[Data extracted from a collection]
/---
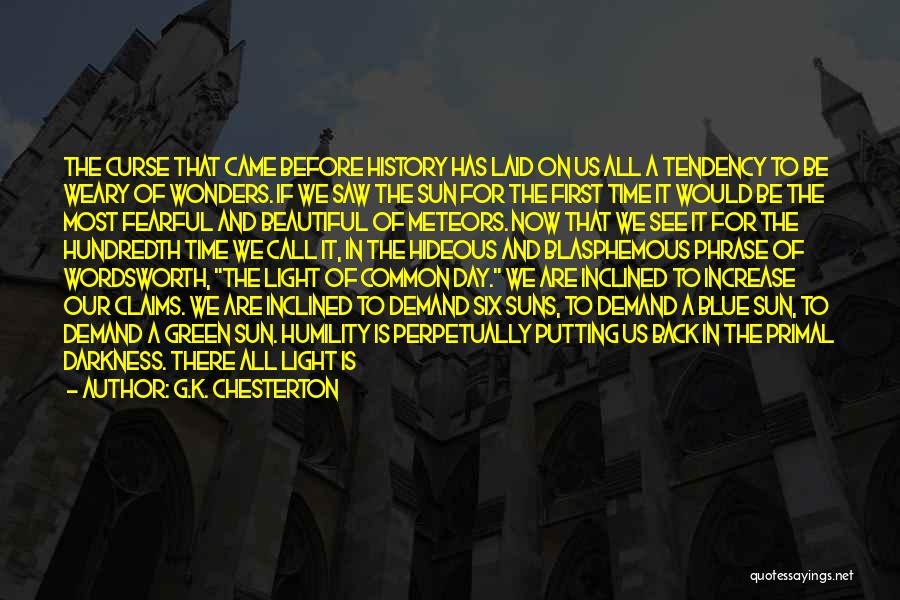 G.K. Chesterton Quotes: The Curse That Came Before History Has Laid On Us All A Tendency To Be Weary Of Wonders. If We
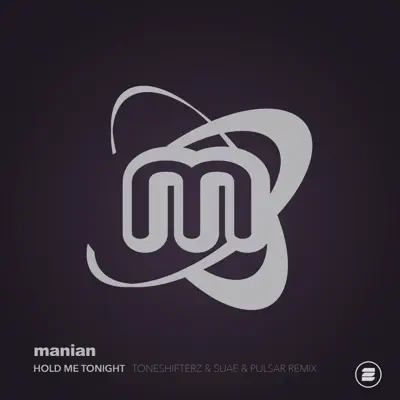 Hold Me Tonight (Toneshifterz & Suae & Pulsar Remix) - Single - Manian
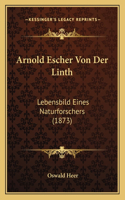 Arnold Escher Von Der Linth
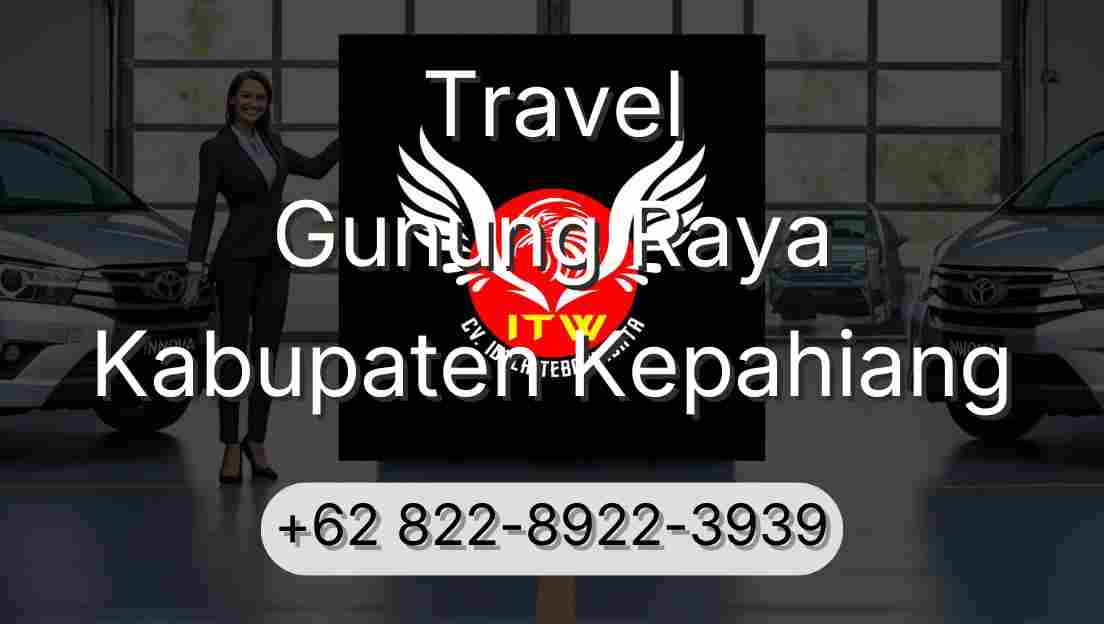 Travel Gunung Raya Kabupaten Kepahiang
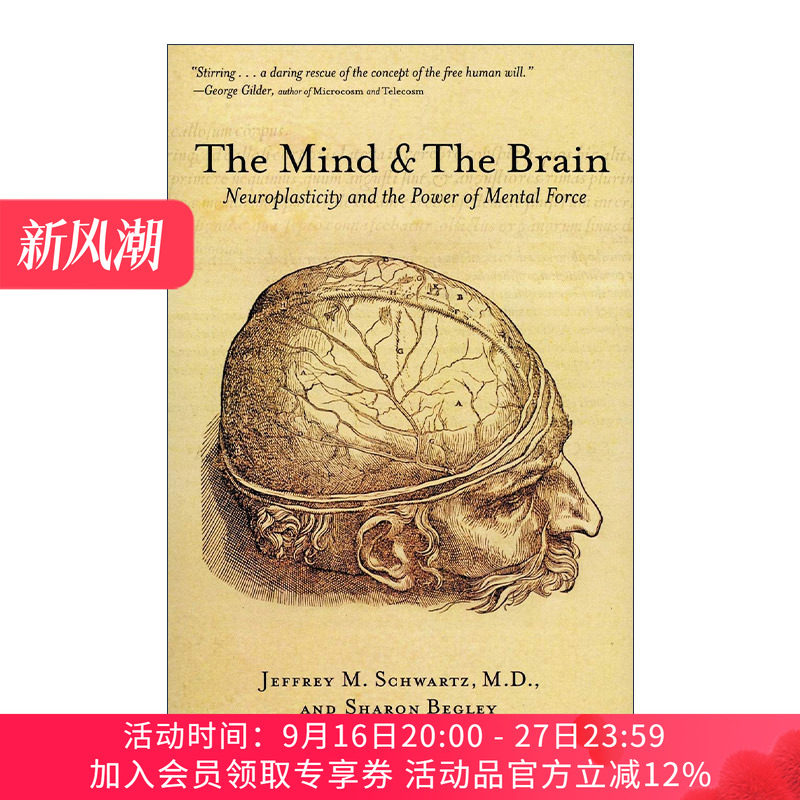 重塑大脑 英文原版 The Mind and the Brain 神经可塑性和精神的力量 加州大学医学院研究型精神病专家Jeffrey M. Schwartz 英文版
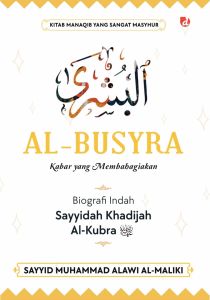 Buku Al-Busyra (Biografi Indah Sayyidah Khadijah Al-Kubra) - Sayyid Muhammad Alawi Al-Maliki - DIVA Press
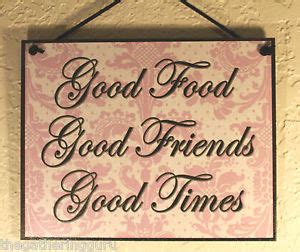 Food And Friendship Quotes. QuotesGram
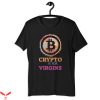 Crypto Is For Virgins T-Shirt Funny Design Tee Shirt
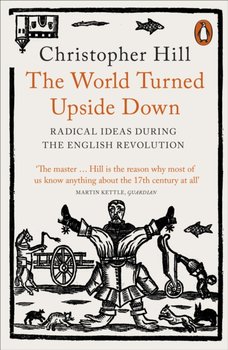 The World Turned Upside Down. Radical Ideas During the English Revolution - Hill Christopher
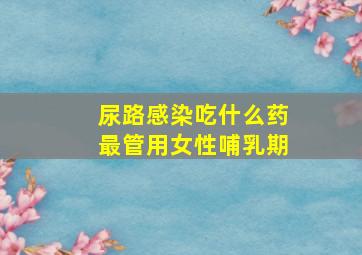 尿路感染吃什么药最管用女性哺乳期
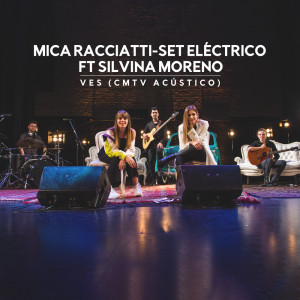 收聽Mica Racciatti的Ves (CMTV Acústico)歌詞歌曲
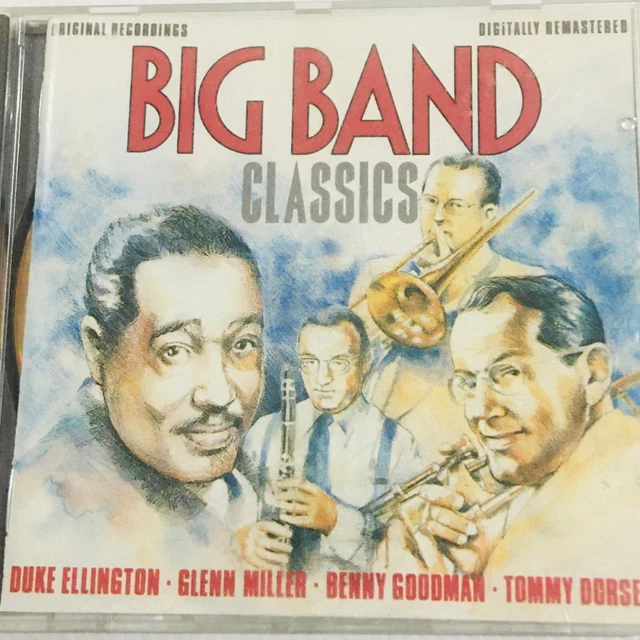 Big Band Classics CD Duke Ellington Glenn Miller Benny Goodman Tommy Dorsey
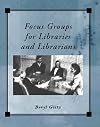 Focus Groups for Libraries and Librarians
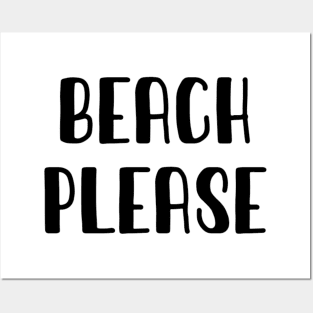 Beach Pleaseb Posters and Art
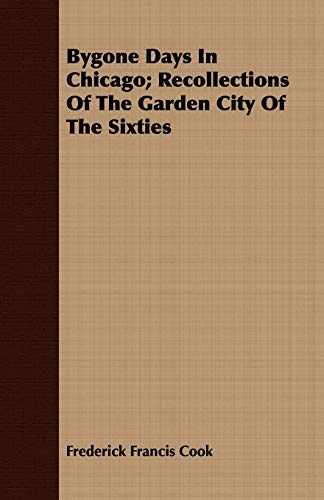 Bygone Days In Chicago; Recollections Of The Garden City Of The Sixties - Cook, Frederick Francis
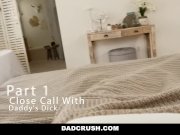 DadCrush - Quickie With Step-Daughter Before Wife Walks In 1/16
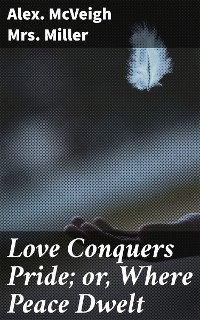 Love Conquers Pride; or, Where Peace Dwelt
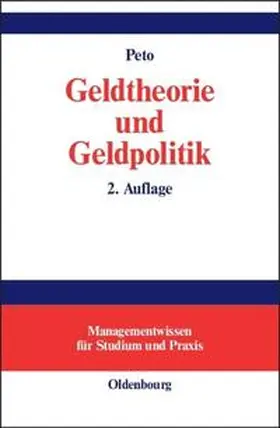 Peto |  Geldtheorie und Geldpolitik | Buch |  Sack Fachmedien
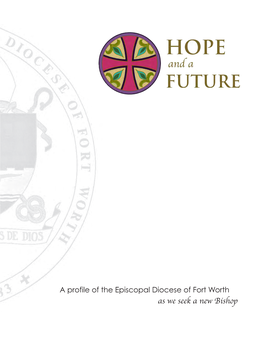 As We Seek a New Bishop the Mission of the Diocese of Fort Worth Is to Equip the Saints for the Work of Ministry Ephesians 4:11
\---
• [What is needed]: In the copy, include no pictures; transcribe every record above verbatim.

• [Written response]:
 G.K. Chesterton Quotes: The Curse That Came Before History Has Laid On Us All A Tendency To Be Weary Of Wonders. If We
 Hold Me Tonight (Toneshifterz & Suae & Pulsar Remix) - Single - Manian
 Arnold Escher Von Der Linth
 Travel Gunung Raya Kabupaten Kepahiang
 重塑大脑 英文原版 The Mind and the Brain 神经可塑性和精神的力量 加州大学医学院研究型精神病专家Jeffrey M. Schwartz 英文版
 Buku Al-Busyra (Biografi Indah Sayyidah Khadijah Al-Kubra) - Sayyid Muhammad Alawi Al-Maliki - DIVA Press
 Food And Friendship Quotes. QuotesGram
 Crypto Is For Virgins T-Shirt Funny Design Tee Shirt
 The World Turned Upside Down. Radical Ideas During the English Revolution - Hill Christopher
 尿路感染吃什么药最管用女性哺乳期
 收聽Mica Racciatti的Ves (CMTV Acústico)歌詞歌曲
 Big Band Classics CD Duke Ellington Glenn Miller Benny Goodman Tommy Dorsey
 Focus Groups for Libraries and Librarians
 Beach Pleaseb Posters and Art
 Bygone Days In Chicago; Recollections Of The Garden City Of The Sixties - Cook, Frederick Francis
 DadCrush - Quickie With Step-Daughter Before Wife Walks In 1/16
 Love Conquers Pride; or, Where Peace Dwelt
 Peto |  Geldtheorie und Geldpolitik | Buch |  Sack Fachmedien
 As We Seek a New Bishop the Mission of the Diocese of Fort Worth Is to Equip the Saints for the Work of Ministry Ephesians 4:11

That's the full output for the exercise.